Whilst causation in respect of the failure to hold both the return to school and restorative justice interviews was more difficult, partly because these issues had not been at the forefront of the Claimant’s case at trial, ultimately it was only possible but not probable that either of those interviews, if held, would have prevented the attack: [41]. The reasoning for this was:

[41] … This is because the pupil had had the benefit of extensive interventions over the course of the year as his behaviour deteriorated coinciding with the time of his grandfather’s death, his father’s illness and subsequent death. As already recorded, the judge found that the school had been involved in referring the pupil to various bodies including: CAMHS, Early Help and Family Support, Resolve, Hype, The Youth Offending Team, Crisis Intervention, the school counsellor, Outreach Intervention, one to one youth work, Early Break and Strengthening Families. The pupil had had contact with the school counsellor, although he had refused external counselling. The pupil had been referred to bereavement services. The pupil and his mother and sibling had undertaken a strengthening family’s course, which had been described in the evidence as a step forward.

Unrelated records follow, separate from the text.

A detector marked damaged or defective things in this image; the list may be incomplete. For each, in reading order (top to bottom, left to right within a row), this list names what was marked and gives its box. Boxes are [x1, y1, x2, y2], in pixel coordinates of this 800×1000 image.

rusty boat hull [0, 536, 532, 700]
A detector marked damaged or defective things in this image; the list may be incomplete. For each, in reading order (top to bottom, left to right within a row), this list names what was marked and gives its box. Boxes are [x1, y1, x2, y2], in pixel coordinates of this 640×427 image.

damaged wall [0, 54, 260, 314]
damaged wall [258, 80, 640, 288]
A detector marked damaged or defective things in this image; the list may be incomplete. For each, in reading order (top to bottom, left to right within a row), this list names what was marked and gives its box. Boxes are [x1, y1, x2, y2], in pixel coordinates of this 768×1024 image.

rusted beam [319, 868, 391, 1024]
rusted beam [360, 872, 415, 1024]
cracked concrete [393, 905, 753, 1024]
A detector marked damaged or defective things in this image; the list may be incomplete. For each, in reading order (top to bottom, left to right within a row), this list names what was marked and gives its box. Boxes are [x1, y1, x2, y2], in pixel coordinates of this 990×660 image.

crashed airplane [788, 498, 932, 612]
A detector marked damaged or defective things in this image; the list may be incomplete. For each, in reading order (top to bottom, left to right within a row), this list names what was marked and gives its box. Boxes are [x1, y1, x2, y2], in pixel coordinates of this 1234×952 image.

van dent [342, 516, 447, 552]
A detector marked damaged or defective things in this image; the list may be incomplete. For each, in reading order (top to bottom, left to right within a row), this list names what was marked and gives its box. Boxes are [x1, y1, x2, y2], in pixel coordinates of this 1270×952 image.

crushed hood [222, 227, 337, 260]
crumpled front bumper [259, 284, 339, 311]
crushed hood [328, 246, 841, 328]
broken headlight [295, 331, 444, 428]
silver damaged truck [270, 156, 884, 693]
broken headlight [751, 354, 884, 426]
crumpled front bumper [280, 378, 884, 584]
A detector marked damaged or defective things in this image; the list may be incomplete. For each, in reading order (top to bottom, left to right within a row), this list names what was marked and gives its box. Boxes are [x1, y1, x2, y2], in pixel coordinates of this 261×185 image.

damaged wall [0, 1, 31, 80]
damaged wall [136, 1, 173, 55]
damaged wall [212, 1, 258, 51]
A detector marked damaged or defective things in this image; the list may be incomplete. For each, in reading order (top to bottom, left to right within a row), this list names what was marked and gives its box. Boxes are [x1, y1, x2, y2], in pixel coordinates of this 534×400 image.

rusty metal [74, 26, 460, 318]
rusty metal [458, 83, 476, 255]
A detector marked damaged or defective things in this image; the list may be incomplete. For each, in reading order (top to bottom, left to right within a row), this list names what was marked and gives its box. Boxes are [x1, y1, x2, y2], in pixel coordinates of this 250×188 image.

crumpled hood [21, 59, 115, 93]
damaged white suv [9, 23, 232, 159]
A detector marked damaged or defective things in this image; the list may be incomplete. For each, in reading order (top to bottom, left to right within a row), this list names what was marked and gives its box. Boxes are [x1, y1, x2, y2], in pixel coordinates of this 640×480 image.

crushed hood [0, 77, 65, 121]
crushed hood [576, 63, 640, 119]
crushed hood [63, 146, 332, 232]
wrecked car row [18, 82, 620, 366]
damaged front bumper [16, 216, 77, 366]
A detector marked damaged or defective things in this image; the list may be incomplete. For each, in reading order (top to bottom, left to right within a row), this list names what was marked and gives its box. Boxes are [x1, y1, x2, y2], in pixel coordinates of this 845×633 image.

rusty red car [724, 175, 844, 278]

[42] In all of these circumstances the attack in this case was not of a kind likely to have resulted from the failure to have the return to school interview and the restorative justice meeting. This appears from the sustained nature of the incident, the circumstances of the assault, and the fact that all of the other interventions did not prevent the assault. In my judgement, therefore, the appellant is unable to show on the balance of probabilities that a return to school interview or a restorative justice interview would have prevented the pupil’s serious assault on Mr Cunningham. This means that Mr Cunningham is unable to show that if there had not been any breaches of duty on the part of the school, the attack and Mr Cunningham’s loss would have been avoided, and therefore causation is not established.

The reference at [42] to the attack not being “of a kind likely to have resulted from the failure [to have the interviews]” was presumably not intended to contradict the earlier guidance on Vaile.

Court of Appeal’s Decision: Implications

This was a decision of a strongly-constituted Court of Appeal. Interestingly, Dingemans LJ gave the first instance decision in Al-Najar v Cumberland Hotel [2019] 1 WLR 5953 which is an important case in the context of an occupier’s, and particularly a hotel’s, duty to protect visitors against third party assaults (and indeed questions of breach and causation).

The decision reinforces the points that (a) those representing claimants in third party assault cases will need to tightly plead and prove cases on issues of breach of duty and causation, and (b) those representing defendants can argue that claimants must prove causation without the benefit of a potentially watered-down test for causation relying on Vaile.

Generally-speaking, causation may be harder to establish where the breaches of duty concern failures to risk assess or follow more general policies, as opposed to failures to exclude or isolate a child (which can more obviously have the potential to prevent an assault).

It is also useful to compare this case to another assault at work case where, in contrast, causation was successfully established. In Buck v Nottinghamshire Healthcare NHS Trust (2007) 93 BMLR 28 the claimants, nursing staff employed by the defendant at Rampton Hospital, successfully established liability where the defendant had failed to implement a policy confining an exceptionally risky patient to her room at night. Causation was established when the assault occurred at night.